Cansu Kenanı süzeren fark ettiki daha önce onu hiç böyle görmemişti. Kendisine aşık olduğunu biliyordu ama böylesine önemsemek başka birşeydi.

Kenan Cansuya doğru bakarak " İyisin demi?" diye sordu. Cansu "Daha iyi olacağım yeterki bebeğimi bulalım" dedi ve sessizce ağlamaya başladı. 

Hasan Dayı " Ben duygusal adamım gençler , ne pahasına olursa size yardım edeceğim" dedi. 

Hastaneye vardıklarında Hasan dayı arabayı yakın bir yere koydu ve içeri girdiler. Danışmaya yöneldi Kenan.

- İyi günler. Geçen gün eşim doğum yapmış burada. Kimle görüşebiliriz.

- Beyfendi hastanın kimlik bilgileri varmı? " dedi danışmadaki görevli kız.

- Buyrun " dedi Cansu Nüfus cüzdanını uzatarak.

Görevli kız bir süre inceleme yaptıktan sonra

- Bu isimde bir hasta gelmemiş yakın zamanda" dedi kimliği uzatarak. Cansu şaşırmış ve kızmış bir halde " Nasıl gelmedim ya ben buradaydım geçen gün. Birdaha kontrol edin" dedi bağırarak. 

Görevli kız tekrar kontrol ettikten sonra " Maalesef efendim." dedi ve çekilmelerini rica etti. Hasan dayı " Evladım sen bizi sorumlu birileri ile görüştürsene" dedi. Görevli bir kaç yeri aradıktan sonra " Amcacım ikinci katta başhekimin odasına gidebilirsiniz." dedi. 

Hasan dayı, Cansu ve Kenan yukarı kata çıktılar. Başhekimin odasının kapısını çaldılar. İçeriden sekreter çıktı. İsimlerini ve olayı not aldı sonra odanın karşısında duran kahverengi sandalyeleri göstererek oturup bekleyin lütfen ben uygun bir zamanda sizi çağıracağım dedi.

Sekreter gözlüklerini düzeltip içeriye tekrar girdi. İçerisinden çok hararetli tartışma sesleri geliyordu. Odaya bir kaç güvenlik girdi çıktı. Sonrasında sesler kesildi.

Odanın kapısı açıldığında dışarıya yaşlı bir kadın ile genç bir çocuk çıktı. Kadın ağlıyordu,çocukda çok sinirli duruyordu.

Sekreter "Buyrun Nihal Hanım sizi görecek" dedi ve içeriye davet etti. Önden Hasan dayı arkasından Cansu ve Kenan girdiler. Hasan dayı içeriye girdiğinde " Nihal, evladım" dedi gülümseyerek. Başhekim yerindne kalkıp "Hoşgeldin Hasan dayım dedi buyrun oturun lütfen" dedi ve masanın önündeki sandalyeleri gösterdi. 

Cansu biraz çekinerek birazda yorun halde oturdu deri sandalyeye. Kenan etrafı izliyordu. Birgün bir şekilde bizimde şansımız dönermi acaba böyle diyordu.

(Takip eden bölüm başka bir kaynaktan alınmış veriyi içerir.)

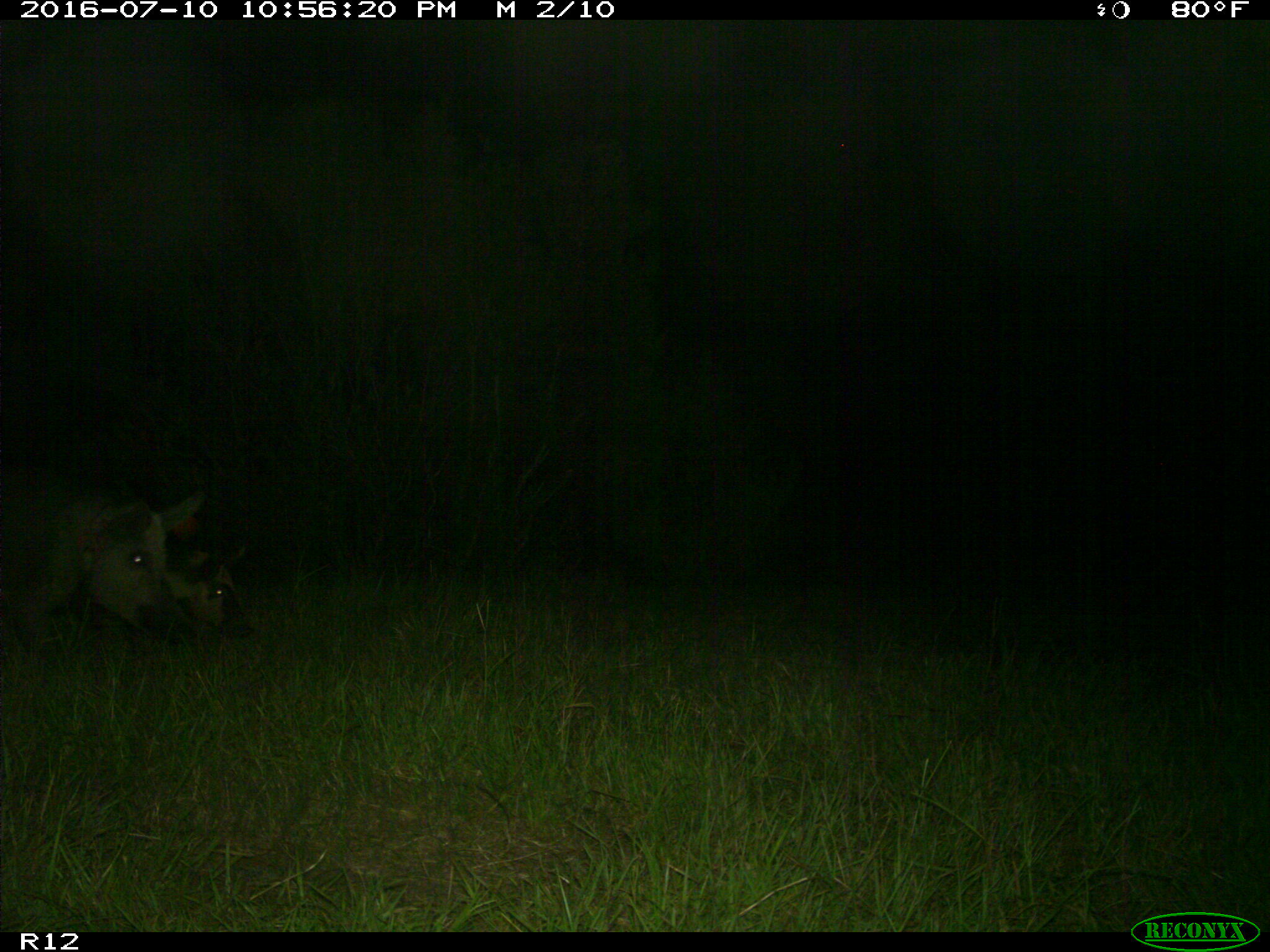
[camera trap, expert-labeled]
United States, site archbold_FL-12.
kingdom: Animalia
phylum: Chordata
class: Mammalia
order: Artiodactyla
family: Suidae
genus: Sus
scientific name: Sus scrofa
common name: wild boar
Sus scrofa (wild boar).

Hasan dayı Kasketini çıkarttı başını kaşıdı ve bıyıklarını düzeltti. " Nihal evladım nasılsın? Sen buradamıydın? Annen demişti kızım doktor oldu diye ama bukadar yakında olduğunu demediydi" dedi başhekime gülümseyerek. Başhekim " Hasan dayı, uzun zaman oldu. Eğitimi görevi derken sonunda buraya gelebildik. Ne sıkıntınız var? Size nasıl yardımcı olabilirim?" dedi ve telefonu kaldırdı " Kızım bize 4 tane çay gönder" dedi sekreteri arayarak.

Hasan dayı dilinin döndüğü kadarıyla olayı izah etti " Kenan benim kardeşim gibidir. Cansuda onun eşi. "diye cümlesini tamamladı. Başhekim " Hasan dayı ben bi araştırayım konuyu, söylediklerinizde ciddiyseniz çok sıkıntılı bir durum" dedi ve hemen odadan çıktı. Yaklaşık yarım saat sonra geri geldiğinde yanında 2 tane hemşire vardı. 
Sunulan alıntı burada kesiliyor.